Stored dataset items =
----
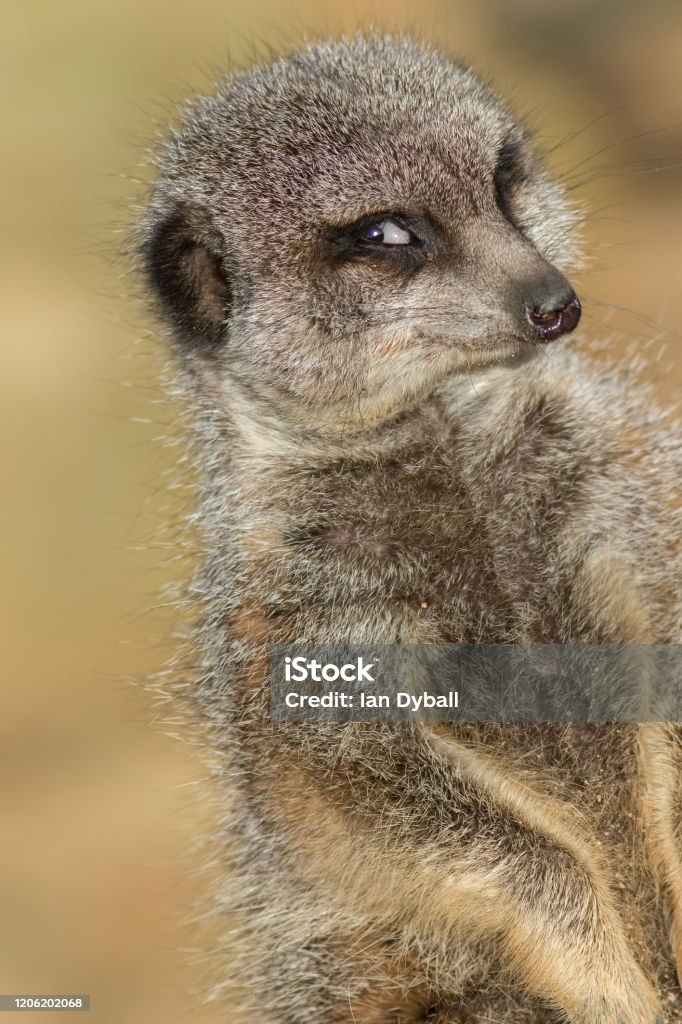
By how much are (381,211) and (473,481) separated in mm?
494

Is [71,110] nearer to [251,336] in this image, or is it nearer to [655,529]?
[251,336]

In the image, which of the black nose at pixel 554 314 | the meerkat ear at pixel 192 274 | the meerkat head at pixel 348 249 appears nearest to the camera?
the black nose at pixel 554 314

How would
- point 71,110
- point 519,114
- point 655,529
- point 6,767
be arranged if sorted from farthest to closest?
point 6,767 → point 71,110 → point 519,114 → point 655,529

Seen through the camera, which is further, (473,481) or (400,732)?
(473,481)

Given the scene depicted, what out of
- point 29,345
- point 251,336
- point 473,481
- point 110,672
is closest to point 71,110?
point 29,345

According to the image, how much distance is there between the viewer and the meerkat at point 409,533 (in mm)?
1712

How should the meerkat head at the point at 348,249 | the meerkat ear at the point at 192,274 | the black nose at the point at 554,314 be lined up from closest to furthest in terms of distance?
the black nose at the point at 554,314 < the meerkat head at the point at 348,249 < the meerkat ear at the point at 192,274

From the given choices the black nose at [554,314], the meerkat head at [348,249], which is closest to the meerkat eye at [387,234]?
the meerkat head at [348,249]

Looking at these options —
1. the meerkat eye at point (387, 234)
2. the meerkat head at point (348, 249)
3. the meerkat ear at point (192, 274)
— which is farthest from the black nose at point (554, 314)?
the meerkat ear at point (192, 274)

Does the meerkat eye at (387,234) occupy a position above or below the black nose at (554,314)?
above

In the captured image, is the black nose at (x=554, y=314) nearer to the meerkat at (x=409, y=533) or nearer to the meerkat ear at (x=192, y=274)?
the meerkat at (x=409, y=533)

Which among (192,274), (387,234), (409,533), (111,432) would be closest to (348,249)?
(387,234)

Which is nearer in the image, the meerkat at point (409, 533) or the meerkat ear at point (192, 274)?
the meerkat at point (409, 533)

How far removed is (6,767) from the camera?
404 cm
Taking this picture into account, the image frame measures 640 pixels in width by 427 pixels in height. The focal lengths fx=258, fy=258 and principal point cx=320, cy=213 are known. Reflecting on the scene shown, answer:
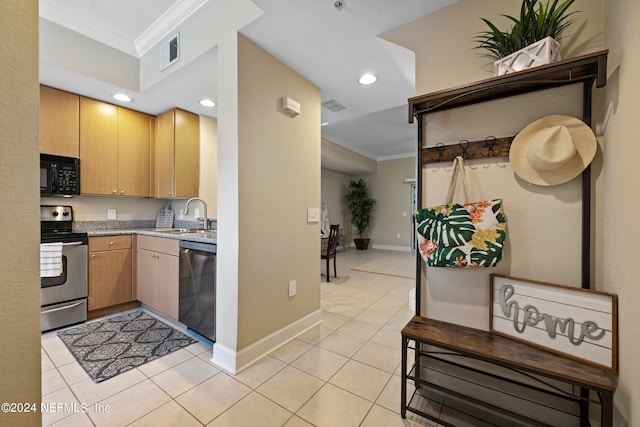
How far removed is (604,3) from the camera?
1131 mm

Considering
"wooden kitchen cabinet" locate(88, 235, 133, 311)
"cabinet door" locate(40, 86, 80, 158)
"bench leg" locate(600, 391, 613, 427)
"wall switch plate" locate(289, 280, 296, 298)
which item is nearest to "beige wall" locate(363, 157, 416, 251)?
"wall switch plate" locate(289, 280, 296, 298)

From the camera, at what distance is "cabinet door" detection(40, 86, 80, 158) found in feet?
8.10

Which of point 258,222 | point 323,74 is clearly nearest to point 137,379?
point 258,222

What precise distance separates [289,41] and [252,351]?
228 cm

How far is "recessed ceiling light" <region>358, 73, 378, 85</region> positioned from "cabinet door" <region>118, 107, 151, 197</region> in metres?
2.66

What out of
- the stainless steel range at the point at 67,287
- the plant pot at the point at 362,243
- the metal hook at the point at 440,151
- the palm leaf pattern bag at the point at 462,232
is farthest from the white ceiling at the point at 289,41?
the plant pot at the point at 362,243

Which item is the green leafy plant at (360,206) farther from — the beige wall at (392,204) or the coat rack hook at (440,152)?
the coat rack hook at (440,152)

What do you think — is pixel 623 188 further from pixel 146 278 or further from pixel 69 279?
pixel 69 279

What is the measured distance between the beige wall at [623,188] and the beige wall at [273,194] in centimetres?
186

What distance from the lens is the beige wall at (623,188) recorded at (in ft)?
2.90

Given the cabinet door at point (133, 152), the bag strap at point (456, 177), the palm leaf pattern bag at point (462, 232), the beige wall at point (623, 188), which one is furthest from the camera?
the cabinet door at point (133, 152)

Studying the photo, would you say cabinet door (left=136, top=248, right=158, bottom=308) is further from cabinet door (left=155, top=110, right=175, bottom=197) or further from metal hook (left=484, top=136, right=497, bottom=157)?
metal hook (left=484, top=136, right=497, bottom=157)

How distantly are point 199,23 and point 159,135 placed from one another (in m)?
1.65

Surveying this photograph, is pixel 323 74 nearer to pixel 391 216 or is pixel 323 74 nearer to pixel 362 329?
pixel 362 329
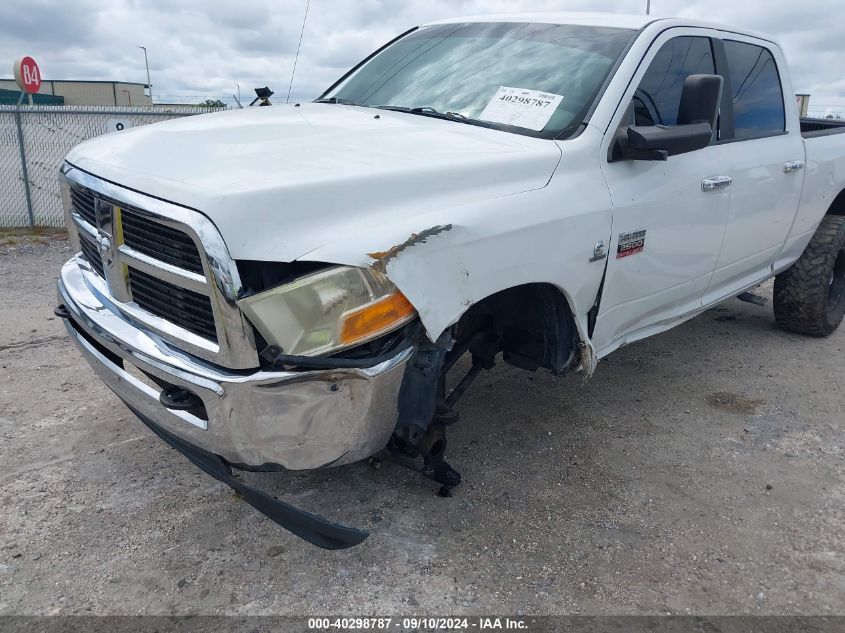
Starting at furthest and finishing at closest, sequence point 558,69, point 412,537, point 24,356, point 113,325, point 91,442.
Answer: point 24,356
point 91,442
point 558,69
point 412,537
point 113,325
----
Short problem = Every entry above needs to be retyped exactly; drop the pictures.

Task solution =
By how much are (381,211) and (473,481) separated in mm?
494

Is [71,110] nearer to [251,336] in this image, or is it nearer to [655,529]?
[251,336]

In the image, which of the black nose at pixel 554 314 | the meerkat ear at pixel 192 274 | the meerkat head at pixel 348 249 appears nearest to the camera?
the black nose at pixel 554 314

How would
- point 71,110
- point 519,114
- point 655,529
- point 6,767
be arranged if sorted from farthest to closest?
point 6,767 → point 71,110 → point 519,114 → point 655,529

Seen through the camera, which is further, (473,481) or (400,732)?
(473,481)

Given the scene depicted, what out of
- point 29,345
- point 251,336
- point 473,481
- point 110,672
is closest to point 71,110?
point 29,345

According to the image, how much distance is there between the viewer and the meerkat at point 409,533 (in mm)?
1712

How should the meerkat head at the point at 348,249 | the meerkat ear at the point at 192,274 | the black nose at the point at 554,314 be lined up from closest to furthest in terms of distance?
the black nose at the point at 554,314 < the meerkat head at the point at 348,249 < the meerkat ear at the point at 192,274

From the given choices the black nose at [554,314], the meerkat head at [348,249], which is closest to the meerkat eye at [387,234]?
the meerkat head at [348,249]

Looking at these options —
1. the meerkat eye at point (387, 234)
2. the meerkat head at point (348, 249)
3. the meerkat ear at point (192, 274)
— which is farthest from the black nose at point (554, 314)?
the meerkat ear at point (192, 274)

Does the meerkat eye at (387,234) occupy a position above or below the black nose at (554,314)?
above

In the captured image, is the black nose at (x=554, y=314) nearer to the meerkat at (x=409, y=533) or nearer to the meerkat ear at (x=192, y=274)?
the meerkat at (x=409, y=533)

Which among (192,274), (387,234), (409,533), (111,432) would be closest to (348,249)?
(387,234)

Which is nearer in the image, the meerkat at point (409, 533) or the meerkat ear at point (192, 274)?
the meerkat at point (409, 533)

How far removed is (6,767) from the camera?
404 cm
Taking this picture into account, the image frame measures 640 pixels in width by 427 pixels in height. The focal lengths fx=258, fy=258 and principal point cx=320, cy=213 are known. Reflecting on the scene shown, answer:
How far removed is (604,3) from the camera?
1131 mm

Considering
"wooden kitchen cabinet" locate(88, 235, 133, 311)
"cabinet door" locate(40, 86, 80, 158)
"bench leg" locate(600, 391, 613, 427)
"wall switch plate" locate(289, 280, 296, 298)
which item is nearest to "beige wall" locate(363, 157, 416, 251)?
"wall switch plate" locate(289, 280, 296, 298)

From the camera, at what distance is "cabinet door" detection(40, 86, 80, 158) found in feet?
8.10

Which of point 258,222 | point 323,74 is clearly nearest to point 137,379?
point 258,222

What precise distance separates [289,41] and [252,351]?
228 cm

How far is "recessed ceiling light" <region>358, 73, 378, 85</region> positioned from "cabinet door" <region>118, 107, 151, 197</region> in metres?
2.66

What out of
- the stainless steel range at the point at 67,287
- the plant pot at the point at 362,243
- the metal hook at the point at 440,151
- the palm leaf pattern bag at the point at 462,232
is farthest from the white ceiling at the point at 289,41?
the plant pot at the point at 362,243

Which item is the green leafy plant at (360,206) farther from — the beige wall at (392,204) or the coat rack hook at (440,152)?
the coat rack hook at (440,152)

What do you think — is pixel 623 188 further from pixel 146 278 or further from pixel 69 279?
pixel 69 279

What is the measured distance between the beige wall at [623,188] and the beige wall at [273,194] in centimetres?
186

What distance from the lens is the beige wall at (623,188) recorded at (in ft)?
2.90

Given the cabinet door at point (133, 152), the bag strap at point (456, 177), the palm leaf pattern bag at point (462, 232), the beige wall at point (623, 188), which one is furthest from the camera?
the cabinet door at point (133, 152)

Studying the photo, would you say cabinet door (left=136, top=248, right=158, bottom=308) is further from cabinet door (left=155, top=110, right=175, bottom=197) or further from metal hook (left=484, top=136, right=497, bottom=157)?
metal hook (left=484, top=136, right=497, bottom=157)

How distantly are point 199,23 and point 159,135 placed from one another (in m)?
1.65

Surveying this photograph, is pixel 323 74 nearer to pixel 391 216 or is pixel 323 74 nearer to pixel 362 329?
pixel 362 329
Starting at furthest and finishing at closest, sequence point 558,69, point 412,537, point 24,356, point 113,325, point 91,442.
Answer: point 24,356
point 91,442
point 558,69
point 412,537
point 113,325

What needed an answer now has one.